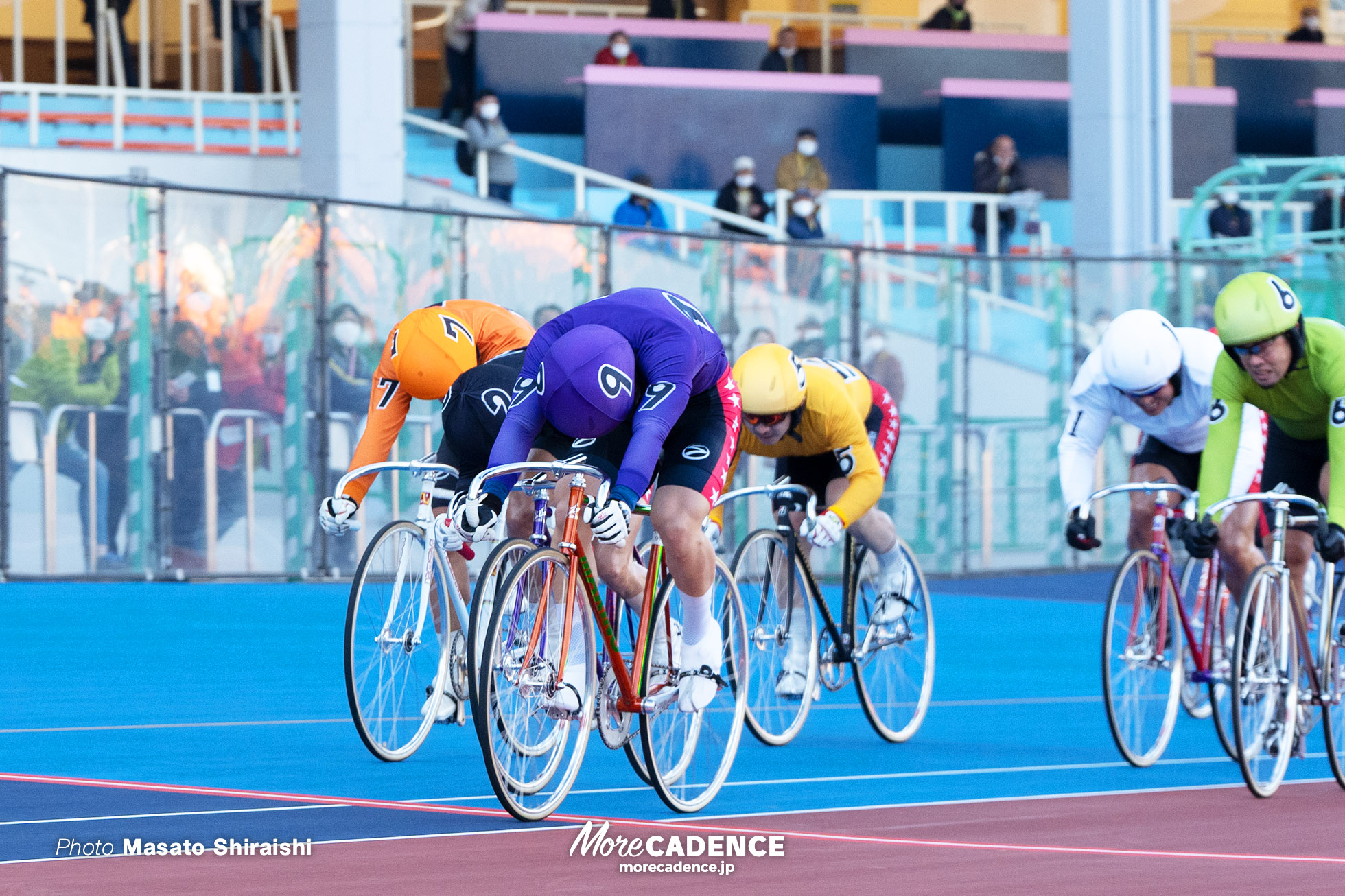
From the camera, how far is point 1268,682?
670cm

■ ■ ■ ■ ■ ■ ■

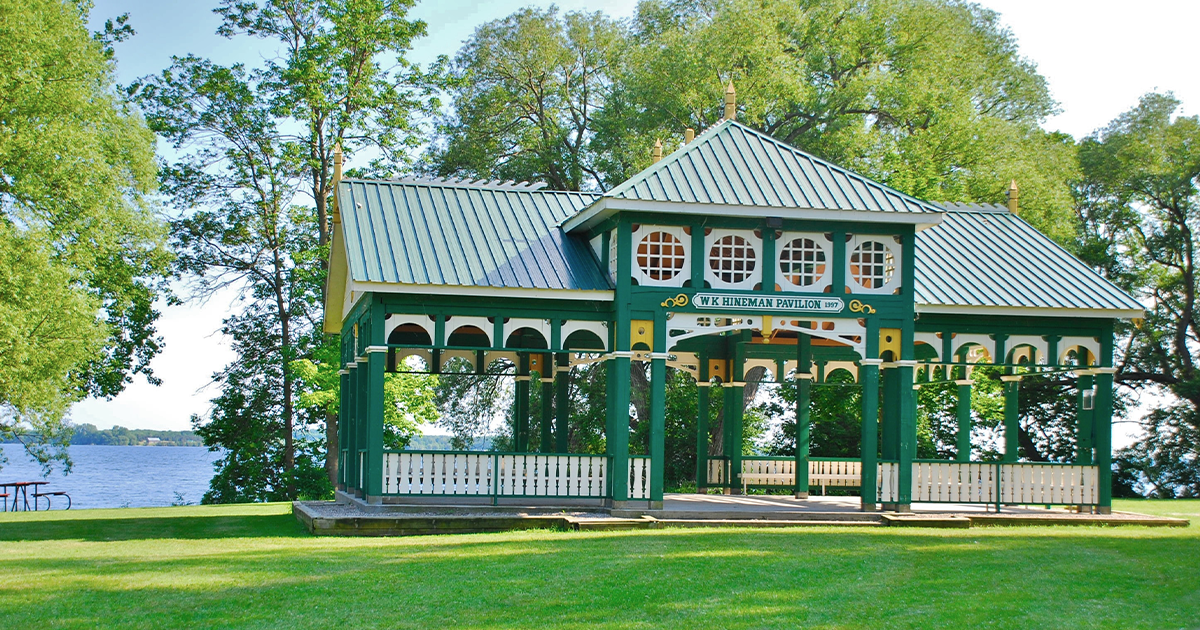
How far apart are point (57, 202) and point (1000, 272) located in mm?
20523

■ ■ ■ ■ ■ ■ ■

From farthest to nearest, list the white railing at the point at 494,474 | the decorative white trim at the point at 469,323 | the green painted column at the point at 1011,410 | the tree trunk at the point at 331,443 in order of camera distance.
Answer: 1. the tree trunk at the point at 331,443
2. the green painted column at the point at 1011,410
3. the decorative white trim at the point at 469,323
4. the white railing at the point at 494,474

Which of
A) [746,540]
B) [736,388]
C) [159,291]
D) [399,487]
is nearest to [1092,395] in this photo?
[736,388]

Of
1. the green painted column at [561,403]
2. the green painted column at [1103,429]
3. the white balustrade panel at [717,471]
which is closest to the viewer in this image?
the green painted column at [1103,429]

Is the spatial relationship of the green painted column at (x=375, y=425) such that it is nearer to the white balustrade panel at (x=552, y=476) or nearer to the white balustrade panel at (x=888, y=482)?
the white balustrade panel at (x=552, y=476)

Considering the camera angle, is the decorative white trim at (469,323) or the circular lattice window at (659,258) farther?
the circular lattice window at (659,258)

■ ■ ■ ■ ■ ■ ■

What you have to do
Count the lines in the rows above that contain the string "trunk". Reply with the number alone.

Exercise solution
2